It has dominated the headlines for days.
‘Violent Protests Escalate Outside Egypt’s Capital’
‘Egypt on the Edge as Demonstrations Turn Violent’
‘Egypt Protest: Social Networking Sites blocked, Journalists Beaten
‘More than 100 killed in Egypt Protests’
‘Israel Shows Its Anxiety At Protests in Egypt’
Egypt is in a political upheaval not seen since the ‘Bread Riots’ of 1977. Following after the ‘jasmine revolution’ in Tunisia, Egyptians are taking to the streets en masse to demand the resignation of President Hosni Mubarak, who has ruled this nation for nearly 30 years.
Mubarak was propelled into the Egyptian presidency after the assassination of President Anwar al Sadat. Sadat was best remembered for two suprise moves regarding Israel:
1. Surprise One -- War: Sadat launched a surprise attack against Israel in Sinai on 6 October (Yom Kippur) 1973, while Syria simultaneously attacked Israel in Golan. The war lasted 3 weeks. While making initial military gains in Sinai, thanks to a US supply airlift, the Israelis beat Egyptian forces back across the Suez Canal. Nevertheless, the 6th of October was considered a great victory and celebrated as an annual event.

DATASET EXCERPTS —
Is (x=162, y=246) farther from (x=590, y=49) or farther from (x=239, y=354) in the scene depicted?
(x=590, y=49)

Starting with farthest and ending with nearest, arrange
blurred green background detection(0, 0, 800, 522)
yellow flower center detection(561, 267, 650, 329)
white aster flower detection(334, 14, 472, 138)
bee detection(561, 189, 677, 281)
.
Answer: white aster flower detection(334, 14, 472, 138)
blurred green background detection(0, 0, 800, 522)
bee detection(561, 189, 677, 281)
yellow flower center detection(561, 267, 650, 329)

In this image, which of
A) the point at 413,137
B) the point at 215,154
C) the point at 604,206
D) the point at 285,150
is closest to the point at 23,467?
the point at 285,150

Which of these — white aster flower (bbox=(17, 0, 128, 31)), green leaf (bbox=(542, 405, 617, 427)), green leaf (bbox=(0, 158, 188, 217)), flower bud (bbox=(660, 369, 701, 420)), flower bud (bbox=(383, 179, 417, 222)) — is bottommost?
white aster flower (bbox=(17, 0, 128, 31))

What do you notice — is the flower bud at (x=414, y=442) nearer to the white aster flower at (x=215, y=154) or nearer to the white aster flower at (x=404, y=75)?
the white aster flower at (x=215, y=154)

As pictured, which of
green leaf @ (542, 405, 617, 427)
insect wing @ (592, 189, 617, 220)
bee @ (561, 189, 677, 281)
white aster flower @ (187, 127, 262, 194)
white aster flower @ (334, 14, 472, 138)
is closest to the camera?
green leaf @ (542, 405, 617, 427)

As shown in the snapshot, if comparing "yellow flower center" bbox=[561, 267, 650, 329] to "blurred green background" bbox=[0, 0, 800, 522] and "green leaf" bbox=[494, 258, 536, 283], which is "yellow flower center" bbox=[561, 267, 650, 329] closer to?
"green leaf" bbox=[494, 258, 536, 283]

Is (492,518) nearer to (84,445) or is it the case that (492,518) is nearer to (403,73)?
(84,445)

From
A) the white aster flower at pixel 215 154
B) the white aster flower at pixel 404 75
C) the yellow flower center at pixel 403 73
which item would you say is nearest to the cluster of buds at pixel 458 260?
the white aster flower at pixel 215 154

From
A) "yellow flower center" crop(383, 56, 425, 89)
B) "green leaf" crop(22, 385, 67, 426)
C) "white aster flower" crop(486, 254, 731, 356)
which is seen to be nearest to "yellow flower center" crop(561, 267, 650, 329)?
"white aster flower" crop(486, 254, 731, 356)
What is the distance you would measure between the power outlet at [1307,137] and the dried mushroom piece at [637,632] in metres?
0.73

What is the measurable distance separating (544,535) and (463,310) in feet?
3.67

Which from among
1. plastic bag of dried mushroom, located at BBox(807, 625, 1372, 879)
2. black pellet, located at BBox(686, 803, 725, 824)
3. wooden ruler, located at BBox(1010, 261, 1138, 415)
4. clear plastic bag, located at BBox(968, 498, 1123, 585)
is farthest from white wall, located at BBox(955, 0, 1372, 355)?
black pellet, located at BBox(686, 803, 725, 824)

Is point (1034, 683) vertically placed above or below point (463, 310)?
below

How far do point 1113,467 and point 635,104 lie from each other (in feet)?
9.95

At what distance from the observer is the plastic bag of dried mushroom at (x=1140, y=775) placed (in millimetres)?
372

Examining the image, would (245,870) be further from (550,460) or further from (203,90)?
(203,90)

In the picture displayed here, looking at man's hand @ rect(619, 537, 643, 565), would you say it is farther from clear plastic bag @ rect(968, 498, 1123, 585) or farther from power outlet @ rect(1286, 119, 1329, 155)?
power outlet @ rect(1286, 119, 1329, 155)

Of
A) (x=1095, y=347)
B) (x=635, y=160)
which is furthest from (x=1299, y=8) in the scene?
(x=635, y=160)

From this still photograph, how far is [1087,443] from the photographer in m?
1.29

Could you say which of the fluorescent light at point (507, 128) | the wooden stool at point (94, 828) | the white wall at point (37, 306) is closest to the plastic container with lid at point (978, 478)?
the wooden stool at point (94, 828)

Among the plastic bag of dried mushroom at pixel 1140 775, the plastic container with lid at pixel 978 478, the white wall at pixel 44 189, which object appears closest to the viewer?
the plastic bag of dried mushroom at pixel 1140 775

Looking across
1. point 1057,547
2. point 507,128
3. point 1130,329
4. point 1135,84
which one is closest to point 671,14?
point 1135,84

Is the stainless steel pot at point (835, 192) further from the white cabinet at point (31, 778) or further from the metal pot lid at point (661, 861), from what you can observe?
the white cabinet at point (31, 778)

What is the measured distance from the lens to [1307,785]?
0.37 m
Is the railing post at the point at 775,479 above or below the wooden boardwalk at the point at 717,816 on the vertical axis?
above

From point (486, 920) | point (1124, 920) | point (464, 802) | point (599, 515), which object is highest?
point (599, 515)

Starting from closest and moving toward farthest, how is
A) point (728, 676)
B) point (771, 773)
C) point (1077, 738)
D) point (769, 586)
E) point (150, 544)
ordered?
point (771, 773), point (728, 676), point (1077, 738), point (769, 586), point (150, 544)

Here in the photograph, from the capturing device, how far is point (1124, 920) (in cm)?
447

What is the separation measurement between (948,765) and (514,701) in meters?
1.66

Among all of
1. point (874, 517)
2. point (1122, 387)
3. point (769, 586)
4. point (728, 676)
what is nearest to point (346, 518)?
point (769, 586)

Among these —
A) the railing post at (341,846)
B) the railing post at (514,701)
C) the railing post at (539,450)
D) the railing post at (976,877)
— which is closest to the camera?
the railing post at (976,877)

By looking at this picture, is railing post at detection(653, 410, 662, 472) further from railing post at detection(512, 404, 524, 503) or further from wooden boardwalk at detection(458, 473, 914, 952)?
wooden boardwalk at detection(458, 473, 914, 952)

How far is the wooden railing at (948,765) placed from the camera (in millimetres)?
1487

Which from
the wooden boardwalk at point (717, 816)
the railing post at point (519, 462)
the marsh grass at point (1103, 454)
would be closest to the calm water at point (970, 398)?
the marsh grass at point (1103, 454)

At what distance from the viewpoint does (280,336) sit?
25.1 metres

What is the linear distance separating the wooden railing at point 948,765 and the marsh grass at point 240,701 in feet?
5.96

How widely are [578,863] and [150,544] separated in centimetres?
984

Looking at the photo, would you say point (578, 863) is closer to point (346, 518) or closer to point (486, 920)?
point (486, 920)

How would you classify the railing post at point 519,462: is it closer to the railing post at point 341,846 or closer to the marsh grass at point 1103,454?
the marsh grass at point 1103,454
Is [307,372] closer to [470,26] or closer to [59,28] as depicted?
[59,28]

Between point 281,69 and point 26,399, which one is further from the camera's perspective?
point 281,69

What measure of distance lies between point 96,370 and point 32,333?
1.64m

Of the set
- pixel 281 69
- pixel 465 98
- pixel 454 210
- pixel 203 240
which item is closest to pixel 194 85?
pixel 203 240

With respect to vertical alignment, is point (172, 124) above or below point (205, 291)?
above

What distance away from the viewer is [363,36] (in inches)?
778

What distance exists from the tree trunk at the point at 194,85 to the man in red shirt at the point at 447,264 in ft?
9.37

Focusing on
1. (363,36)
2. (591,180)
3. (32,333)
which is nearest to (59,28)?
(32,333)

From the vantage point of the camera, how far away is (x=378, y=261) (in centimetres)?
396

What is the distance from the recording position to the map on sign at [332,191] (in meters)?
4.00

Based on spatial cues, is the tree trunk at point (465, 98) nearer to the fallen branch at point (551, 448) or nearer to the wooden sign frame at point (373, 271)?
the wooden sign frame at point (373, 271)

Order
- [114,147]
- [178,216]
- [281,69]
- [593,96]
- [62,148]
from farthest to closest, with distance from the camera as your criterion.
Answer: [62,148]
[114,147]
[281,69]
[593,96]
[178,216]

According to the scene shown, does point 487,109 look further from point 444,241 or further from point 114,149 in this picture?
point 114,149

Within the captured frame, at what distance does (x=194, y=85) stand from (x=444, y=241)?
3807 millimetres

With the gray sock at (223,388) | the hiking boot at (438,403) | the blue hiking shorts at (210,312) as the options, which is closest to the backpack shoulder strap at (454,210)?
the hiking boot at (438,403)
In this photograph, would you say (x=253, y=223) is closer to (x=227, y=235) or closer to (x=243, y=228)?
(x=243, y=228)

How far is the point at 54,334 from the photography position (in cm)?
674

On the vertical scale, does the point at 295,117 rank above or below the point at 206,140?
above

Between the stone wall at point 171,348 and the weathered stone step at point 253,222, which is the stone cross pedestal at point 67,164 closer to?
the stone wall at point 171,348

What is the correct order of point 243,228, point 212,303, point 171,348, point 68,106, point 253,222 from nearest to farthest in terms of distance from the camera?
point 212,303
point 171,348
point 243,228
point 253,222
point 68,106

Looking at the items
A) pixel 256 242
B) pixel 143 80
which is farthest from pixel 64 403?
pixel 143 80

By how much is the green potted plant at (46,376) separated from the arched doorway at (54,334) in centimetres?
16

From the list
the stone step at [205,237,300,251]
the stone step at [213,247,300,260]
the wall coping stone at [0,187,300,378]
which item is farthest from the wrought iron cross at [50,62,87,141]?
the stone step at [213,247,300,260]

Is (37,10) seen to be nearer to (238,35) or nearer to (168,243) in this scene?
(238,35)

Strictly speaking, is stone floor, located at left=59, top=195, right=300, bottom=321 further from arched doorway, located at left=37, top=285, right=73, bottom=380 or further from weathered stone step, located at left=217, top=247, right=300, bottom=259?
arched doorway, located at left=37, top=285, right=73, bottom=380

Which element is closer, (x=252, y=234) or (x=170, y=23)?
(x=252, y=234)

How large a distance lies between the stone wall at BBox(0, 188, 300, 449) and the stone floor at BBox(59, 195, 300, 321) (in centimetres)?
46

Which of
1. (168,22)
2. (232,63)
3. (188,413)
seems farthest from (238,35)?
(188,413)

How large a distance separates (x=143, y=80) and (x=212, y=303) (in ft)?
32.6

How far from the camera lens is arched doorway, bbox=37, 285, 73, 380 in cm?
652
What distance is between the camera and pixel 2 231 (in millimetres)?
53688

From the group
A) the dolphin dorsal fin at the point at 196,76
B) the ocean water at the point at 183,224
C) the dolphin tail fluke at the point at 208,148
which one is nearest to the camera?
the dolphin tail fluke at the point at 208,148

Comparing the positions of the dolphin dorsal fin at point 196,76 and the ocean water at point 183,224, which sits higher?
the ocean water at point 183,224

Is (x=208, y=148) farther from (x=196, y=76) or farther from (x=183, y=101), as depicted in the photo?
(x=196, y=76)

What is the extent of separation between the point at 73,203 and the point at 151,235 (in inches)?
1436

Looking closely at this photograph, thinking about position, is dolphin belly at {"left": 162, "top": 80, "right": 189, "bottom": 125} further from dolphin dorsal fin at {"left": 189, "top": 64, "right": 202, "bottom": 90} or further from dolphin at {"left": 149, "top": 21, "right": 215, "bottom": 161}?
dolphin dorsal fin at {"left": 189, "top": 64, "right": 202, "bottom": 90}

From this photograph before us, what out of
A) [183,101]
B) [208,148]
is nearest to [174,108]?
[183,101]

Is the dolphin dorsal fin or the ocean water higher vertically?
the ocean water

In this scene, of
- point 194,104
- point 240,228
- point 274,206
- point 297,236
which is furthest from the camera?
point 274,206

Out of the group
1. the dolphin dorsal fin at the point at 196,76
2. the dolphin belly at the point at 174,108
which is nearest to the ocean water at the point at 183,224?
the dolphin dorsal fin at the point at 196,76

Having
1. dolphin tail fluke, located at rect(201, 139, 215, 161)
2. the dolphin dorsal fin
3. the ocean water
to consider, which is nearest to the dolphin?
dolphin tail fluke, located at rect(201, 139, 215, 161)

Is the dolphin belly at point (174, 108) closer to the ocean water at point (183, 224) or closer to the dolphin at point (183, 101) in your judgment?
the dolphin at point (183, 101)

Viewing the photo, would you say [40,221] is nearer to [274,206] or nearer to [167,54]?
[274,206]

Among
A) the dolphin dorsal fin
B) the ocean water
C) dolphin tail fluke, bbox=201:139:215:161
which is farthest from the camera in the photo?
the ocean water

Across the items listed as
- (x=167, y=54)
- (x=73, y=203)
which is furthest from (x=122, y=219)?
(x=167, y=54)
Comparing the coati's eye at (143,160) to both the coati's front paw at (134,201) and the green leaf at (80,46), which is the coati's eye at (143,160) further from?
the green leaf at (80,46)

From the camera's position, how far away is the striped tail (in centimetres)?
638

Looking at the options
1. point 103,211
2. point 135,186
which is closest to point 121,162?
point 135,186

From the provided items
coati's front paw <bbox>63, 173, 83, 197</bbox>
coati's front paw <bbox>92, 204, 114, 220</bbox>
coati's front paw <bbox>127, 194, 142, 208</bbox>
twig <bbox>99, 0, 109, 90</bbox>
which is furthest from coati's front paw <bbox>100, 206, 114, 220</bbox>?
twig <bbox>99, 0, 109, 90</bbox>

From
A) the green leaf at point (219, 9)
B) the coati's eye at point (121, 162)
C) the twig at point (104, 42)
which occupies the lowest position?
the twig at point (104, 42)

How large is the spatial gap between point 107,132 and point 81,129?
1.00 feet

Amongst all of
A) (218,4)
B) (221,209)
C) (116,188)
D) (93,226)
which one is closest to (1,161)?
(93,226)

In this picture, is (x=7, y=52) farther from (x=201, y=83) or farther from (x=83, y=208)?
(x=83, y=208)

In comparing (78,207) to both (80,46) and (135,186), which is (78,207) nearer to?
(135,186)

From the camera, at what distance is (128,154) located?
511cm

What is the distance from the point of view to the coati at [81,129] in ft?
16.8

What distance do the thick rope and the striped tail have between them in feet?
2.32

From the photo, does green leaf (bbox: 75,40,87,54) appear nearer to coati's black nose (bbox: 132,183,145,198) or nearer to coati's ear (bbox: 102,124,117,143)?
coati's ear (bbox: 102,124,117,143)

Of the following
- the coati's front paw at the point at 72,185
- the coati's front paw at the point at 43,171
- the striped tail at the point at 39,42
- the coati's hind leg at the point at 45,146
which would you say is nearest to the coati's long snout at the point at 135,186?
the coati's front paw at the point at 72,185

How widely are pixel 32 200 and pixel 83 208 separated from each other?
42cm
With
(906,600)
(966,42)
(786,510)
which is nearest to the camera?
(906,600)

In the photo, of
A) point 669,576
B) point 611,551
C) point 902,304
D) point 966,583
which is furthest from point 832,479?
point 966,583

WHAT YOU WILL DO —
#1 According to the passage on the Egyptian protests, how long did the 1973 war that Sadat launched against Israel last?
#2 Pick up the passage on the Egyptian protests after its final sentence and write what comes next.

RESPONSES TO THE TASKS —
#1 Three weeks.

#2
2. Surprise Two -- Peace: Sadat surprised the world again in November 1977, when he decided to launch a ‘peace offensive’ by going directly to the Israelis in Jerusalem and speaking at the Knesset. His historic visit led to the Camp David Accords of 1978, mediated with Israeli Prime Minister Menachem Begin and US President Jimmy Carter. On 26 March 1979, Israel and Egypt signed their historic peace treaty, which is still in force until now.
Sadat was gunned down in a spectator’s stand at the October 6th Victory Parade in 1981; Mubarak was by his side at the time of the assassination. He immediately assumed power and has been in-charge ever since.
As street protests continue, it is fit to ask: Why does Egypt matter? What is the meaning of these protests? And, most importantly, what does the future hold?
Without question, Egypt is one of the unique countries of the world. It was seat of an ancient empire 4,500 years ago. It still holds sway today.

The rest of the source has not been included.